This incident illustrates what was one of the community’s chief attractions for its active inhabitants: The open setting, crisscrossed with paths, encouraged visits and links between one household and another, and a resulting exchange of ideas. Hartford has long since absorbed and urbanized Nook Farm; some of the grand houses are gone, and most of the survivors have been swallowed up by new construction that has overrun most of the original open space. However, thanks to Harriet Beecher Stowe’s grandniece, Katharine Seymour Day, who grew up on Nook Farm, an idea of its character has been preserved. In 1924, Day purchased the Stowe house, and in 1927 she organized a fund drive that saved the Mark Twain house from destruction. The Twain house opened as an independent museum in 1974. In 1940, Day rounded out the parcel with the acquisition of the Aesthetic-style mansion to the east of Stowe’s cottage, the former residence of abolitionist attorney Franklin Chamberlin. All the while, Day was lobbying relatives to return Beecher family artifacts and papers. Day continued to live in her great-aunt’s house until her death in 1964, whereupon that residence was restored and opened to the public as a museum, while the Chamberlin House, renamed the Katharine Day House, was dedicated to offices, a research library, and archives.
The collections Day assembled (the center has continued to expand them) are extraordinary. The depth of artifacts and furnishings are sufficient that the house can support a change of theme in the docent-led tours every six weeks, each one highlighting a different aspect of Stowe’s life and times. During weekend evenings in Octobers, for example, a tour is devoted to Stowe’s interest in spiritualism; a room in the house is prepared for a séance with period equipment used to communicate with the dead. From April through May the tour takes a domestic turn, focusing on The American Woman’s Home, a handbook of domestic advice that Stowe coauthored with her older sister Catharine, when she lived with the Stowes at Nook Farm. The two broke new ground for women by treating homemaking as a legitimate profession based on scientific principles, and by emphasizing the importance of a woman’s role in determining the character of the family and, indeed, the nation. Stowe’s kitchen, furnished with period artifacts that have been arranged according to the sisters’ theories, provides a three-dimensional illustration of their book’s lessons.

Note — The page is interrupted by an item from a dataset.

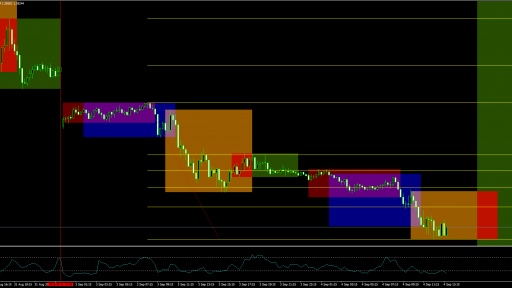 GBPUSD forex session chart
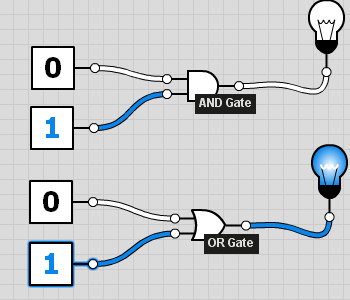 An AND and an OR logic gate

For historians, the meat is in the library, with its 12,000 books, 4,000 pamphlets, and 180,000 manuscripts, as well as 12,000 images—photographs, prints, broadsides, posters, and drawings. This yields not only the facts of Stowe’s life but also the flavor. Standing in the state-of-the-art underground concrete vault that houses the archive, for example, Katherine Kane extracts from a file a document dated 1836, a piece of paper with messages inscribed in several different hands, blocks of text on front and back and on the flaps, which were folded to form the sheet into an impromptu envelope. This document, Kane explains, is one of the circular letters that served Stowe and her ten siblings as a form of nonelectronic Facebook. Often focused on a particular issue or question, such a letter would arrive at a home, whereupon the recipient was expected to add their views as well as a personal news update. Kane points to the spot in the present example where bossy oldest sister Catharine has closed her contribution with a tart recommendation to a procrastinating brother that he not delay in moving the letter along—one can almost hear the edged tone and clipped Yankee vowels.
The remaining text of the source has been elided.